The elders sat stiffly, their robes smudged with dust and ash. No words seemed to fit the weight of what they had just witnessed. Musa leaned heavily on his staff, his chest rising and falling, eyes fixed on Jabari as though memorizing him anew.

Jabari himself remained kneeling, burned palm wrapped against his chest. Every breath scraped his throat raw. He felt no triumph—only exhaustion, and a dread that lingered despite the shadow's retreat.

Finally, Elder Kefa, the oldest among them, rose. His voice quivered, yet carried a firmness none expected. "We have seen. Darkness sought to claim us. But it was turned back—not by spear, nor council, nor cleverness, but by light spoken through this boy."

A murmur ran through the crowd, reverent but uncertain. Faith shimmered faintly, like embers waiting for breath to fan them into flame.

But before peace could settle, Kioni stepped forward. His jaw was tight, his eyes glinting with fury masked as reason. "Do not be so quick to declare him savior. Yes, something fled—but what if it was not defeat, but trickery? The boy hurled the stone, yes—but who is to say he has not bound himself to a darker pact? He speaks words no villager has spoken in generations. Can you trust what you do not understand?"

Whispers flickered again, doubt rekindled.

Musa's staff struck the earth. "Enough!" His voice cracked, but the fire in his tone silenced even the birds in the trees. He turned to the council. "Whether you see clearly or not, the truth is this: Jabari did not call the shadow—he cast it out. Mark this day. The struggle is not over, but the tide has shifted. If you close your eyes now, you will walk willingly into chains."

The elders exchanged looks, the weight of Musa's words pressing them. At last, Elder Kefa nodded. "Let it be so. Jabari is not cast out.
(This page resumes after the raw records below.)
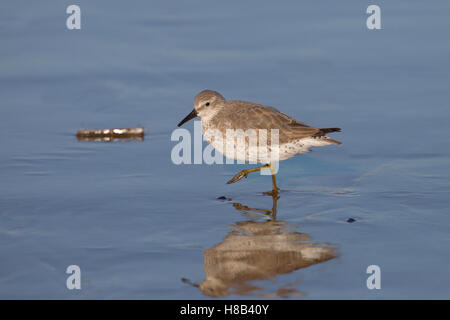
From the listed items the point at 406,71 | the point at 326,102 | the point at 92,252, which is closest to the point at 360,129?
the point at 326,102

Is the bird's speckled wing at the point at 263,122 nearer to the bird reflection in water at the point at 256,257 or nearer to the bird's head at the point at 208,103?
the bird's head at the point at 208,103

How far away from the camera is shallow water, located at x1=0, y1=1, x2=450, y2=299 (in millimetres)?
5586

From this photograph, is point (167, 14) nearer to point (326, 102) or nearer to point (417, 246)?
point (326, 102)

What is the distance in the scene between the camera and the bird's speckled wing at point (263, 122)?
7.76 m

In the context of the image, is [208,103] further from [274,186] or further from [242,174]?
[274,186]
He remains of this village."

Relief surged through some of the people, though others muttered uneasily.

Jabari bowed his head, too drained to speak, though a flicker of gratitude stirred within him.

Kioni, however, stood apart, lips pressed into a thin line. His eyes locked on Jabari, cold and burning all at once. He said nothing further, but the set of his jaw promised this was not over.

The fire crackled, the ashes of the stone faintly glowing. And though morning sunlight spilled across the clearing, shadows clung stubbornly to the edges of the circle, whispering of storms yet to come.